For example, my first cornsnake is a pet and I've got no intention of breeding him. The rest of our cornsnakes were bought as breeding stock based on their specific genetics. Although the quality of care they receive is just as high, I consider them more as 'livestock' and we've sold on a couple when our breeding plans changed.

We've previously bred sand boas but have decided to focus more on corns and pythons. We're selling on our proven breeding pair of Kenyans to someone who wants to breed them and I don't have the slightest pang of guilt about doing so. They were bought as breeding animals and our breeding plans have since changed, just like with the corns.

I also have animals that have a home for life with me. My Tegus are pets, that makes them part of the family. My Nile Monitor was taken on as a rescue and at the time I promised he'd have a home for life and wouldn't be passed around or re-sold like so many other large rescue animals. Unlike some people I've seen take on rescues, if I say it has a home for life, it stays with me. 

I think the difference of opinion will be largely based on the scale of people's collections and whether or not they have breeding in mind. People with fewer animals will generally regard everything as 'pets' and be horrified by the idea of buying and selling them as livestock. They're also more likely to be emotionally attached on the basis that they falsely attribute human emotions and behaviours to their animals. From my experience, I'd say that those of us that keep and breed on a larger scale tend to get less attached to individuals (with a few exceptions) and have enough experience to understand that most reptiles don't think anything like we do, so we're more likely to respect and admire them for what they are than try to pretend they're little people.

At the end of the day, it doesn't really matter how you think of your animals as long as your care for them properly. I've seen people that profess to love their animals but won't take them to the vet when they're sick because they don't and to have to pay the fees. While on the other hand I've met dealers who see animals as a commodity to be traded but give their stock top notch care and wouldn't hesitate to take an animal to the vet for something they can't treat effectively by themselves. Just because someone doesn't treat an animal like a member of the family doesn't mean they don't put the welfare of the animal first.


----------



## kennedykrew (Jul 31, 2006)

A very well put 'thinking' ..... if you know what i mean:no1:
I didnt realise you had your own username Oni:blush:


----------



## Onissarle (Mar 1, 2007)

kennedykrew said:


> I didnt realise you had your own username Oni:blush:


Yeah, I usually just lurk though.
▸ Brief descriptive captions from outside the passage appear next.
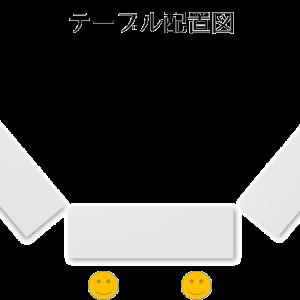2020年9月・10月 稽古スケジュール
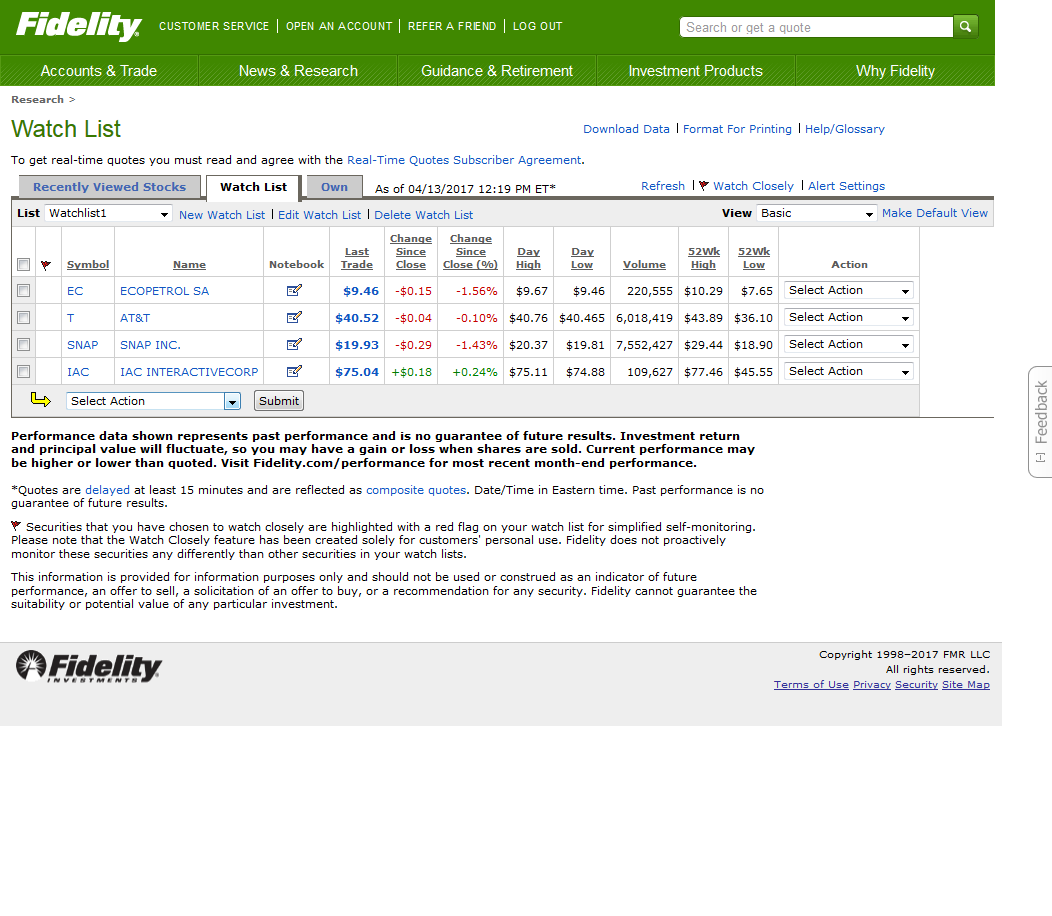 Example Of A Stock Watch List On A Fidelity Account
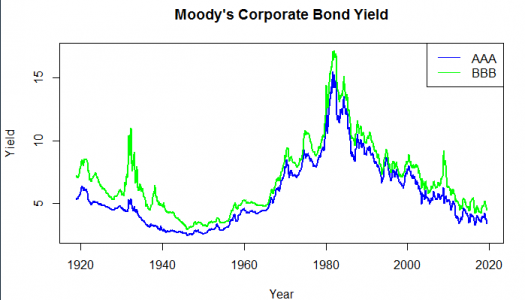 Co-integration and Structural Breaks Time Series Analysis using R on 100 year bond yields
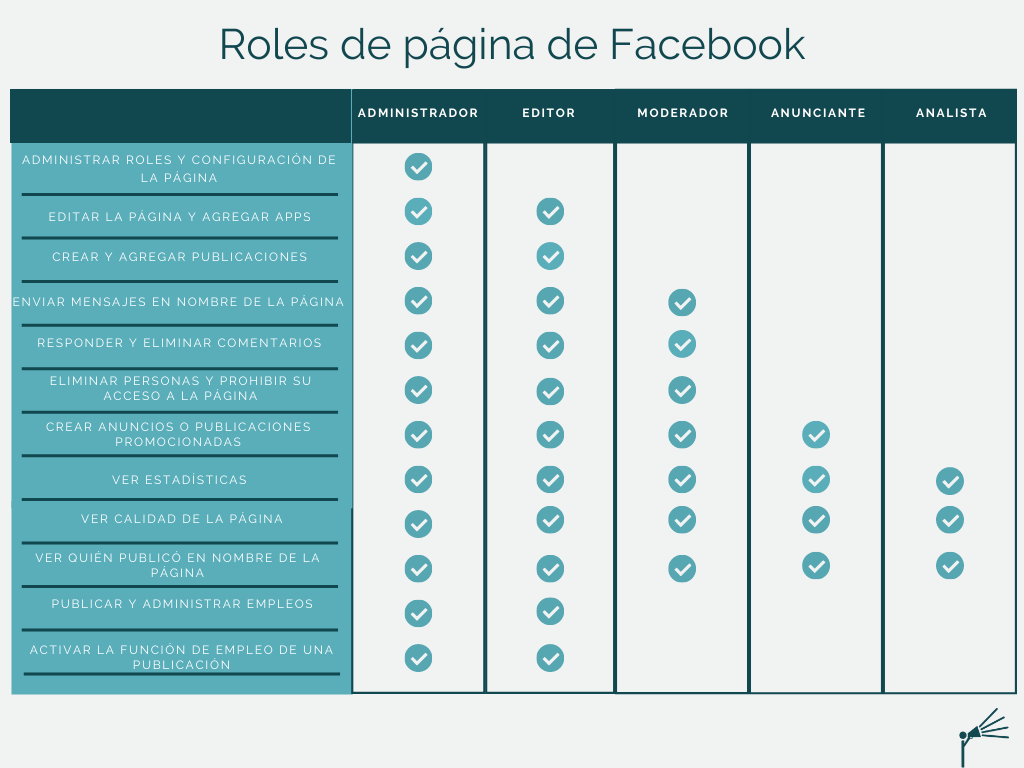 Business Manager roles de pagina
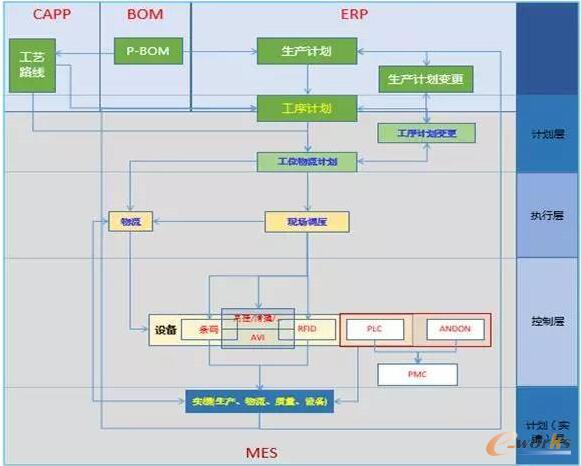 【ERP与MES的关系梳理】本文只对ERP与MES进行一些粗略的业务定位及功能梳理,让专业软件更专注自己的领域,让用户体验更体验到软件组合的精髓与价值。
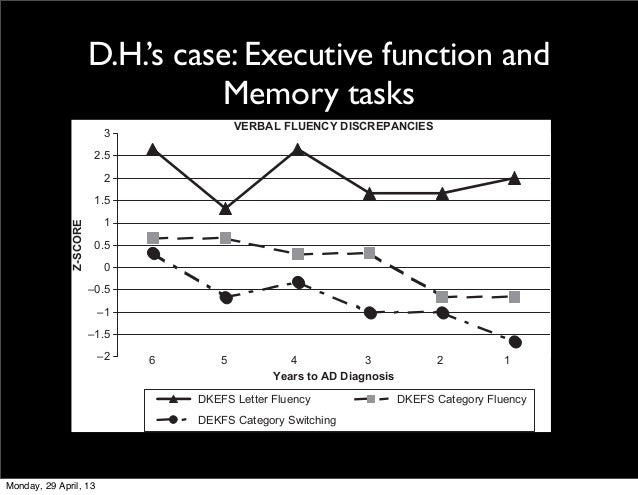 D.H.'s case: Executive function andMemory tasksCOGNITIVE DISCREPANCY CASE STUDY4. Verbal Fluency Discrepancies: Stable Let...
Ssthisto usually reads everything long before I do anyway.


----------



## GothGirl (Apr 9, 2008)

I'm only 17 so I see it simply as
Breeding is a Hobby
but the reptiless themeselves are pets.

I want to try and breed my leos but first and foremost to me they're my pets and I won't get rid of them if they can't breed.

My Leos are my Babies
:blush:
xxx​


----------



## sparkle (Mar 21, 2007)

this is how i view this..


If none of my animals bred it would not affect me in the slightest in anyway

Once money becomes part of your NEED to keep the animals it can go a bit haywire i think..

breeder/keeper/ pet lover and hobbyist its SUCH a greay area and I think the way we view these categories depends on who you speak to..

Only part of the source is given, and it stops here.